Please lay out every line of the rows below as a Markdown table with the columns "No." and "Line", skipping blank lines. Leave the pictures out of your answer.

(Spatial positioning entries)

**********

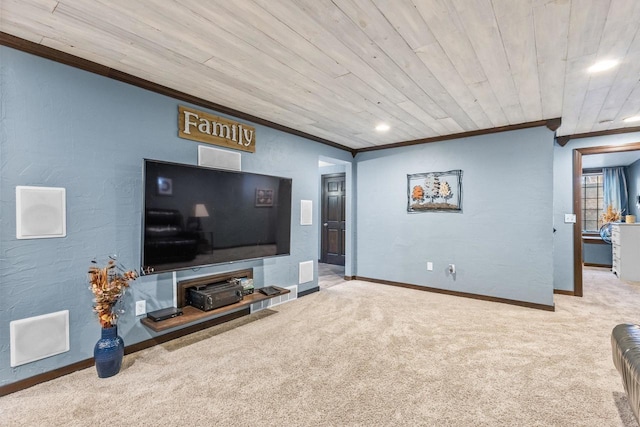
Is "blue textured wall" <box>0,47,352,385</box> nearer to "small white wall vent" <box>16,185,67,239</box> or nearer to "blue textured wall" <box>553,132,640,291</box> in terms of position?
"small white wall vent" <box>16,185,67,239</box>

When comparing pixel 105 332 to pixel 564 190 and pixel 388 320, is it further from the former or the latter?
pixel 564 190

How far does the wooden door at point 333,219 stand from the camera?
6.94 meters

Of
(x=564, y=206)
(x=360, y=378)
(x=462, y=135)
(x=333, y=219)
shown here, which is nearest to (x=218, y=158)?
(x=360, y=378)

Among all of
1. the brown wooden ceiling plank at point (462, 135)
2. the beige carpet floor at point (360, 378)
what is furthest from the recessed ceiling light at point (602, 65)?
the beige carpet floor at point (360, 378)

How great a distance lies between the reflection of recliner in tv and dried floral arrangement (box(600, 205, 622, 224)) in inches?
336

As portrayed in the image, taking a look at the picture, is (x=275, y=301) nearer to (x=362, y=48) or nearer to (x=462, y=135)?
(x=362, y=48)

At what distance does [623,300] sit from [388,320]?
3435 millimetres

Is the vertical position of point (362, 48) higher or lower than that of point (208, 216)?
higher

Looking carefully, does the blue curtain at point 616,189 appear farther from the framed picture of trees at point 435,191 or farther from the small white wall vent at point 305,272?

**********

_Result_
| No. | Line |
|---|---|
| 1 | Is "blue textured wall" <box>0,47,352,385</box> nearer to "small white wall vent" <box>16,185,67,239</box> or nearer to "blue textured wall" <box>553,132,640,291</box> in terms of position? |
| 2 | "small white wall vent" <box>16,185,67,239</box> |
| 3 | When comparing pixel 105 332 to pixel 564 190 and pixel 388 320, is it further from the former or the latter? |
| 4 | pixel 564 190 |
| 5 | How far does the wooden door at point 333,219 stand from the camera? |
| 6 | 6.94 meters |
| 7 | Of |
| 8 | (x=564, y=206) |
| 9 | (x=360, y=378) |
| 10 | (x=462, y=135) |
| 11 | (x=333, y=219) |
| 12 | shown here, which is nearest to (x=218, y=158)? |
| 13 | (x=360, y=378) |
| 14 | Among all of |
| 15 | 1. the brown wooden ceiling plank at point (462, 135) |
| 16 | 2. the beige carpet floor at point (360, 378) |
| 17 | what is furthest from the recessed ceiling light at point (602, 65)? |
| 18 | the beige carpet floor at point (360, 378) |
| 19 | How great a distance lies between the reflection of recliner in tv and dried floral arrangement (box(600, 205, 622, 224)) in inches? |
| 20 | 336 |
| 21 | As portrayed in the image, taking a look at the picture, is (x=275, y=301) nearer to (x=362, y=48) or nearer to (x=462, y=135)? |
| 22 | (x=362, y=48) |
| 23 | At what distance does [623,300] sit from [388,320]? |
| 24 | 3435 millimetres |
| 25 | Is the vertical position of point (362, 48) higher or lower than that of point (208, 216)? |
| 26 | higher |
| 27 | Looking carefully, does the blue curtain at point 616,189 appear farther from the framed picture of trees at point 435,191 or farther from the small white wall vent at point 305,272? |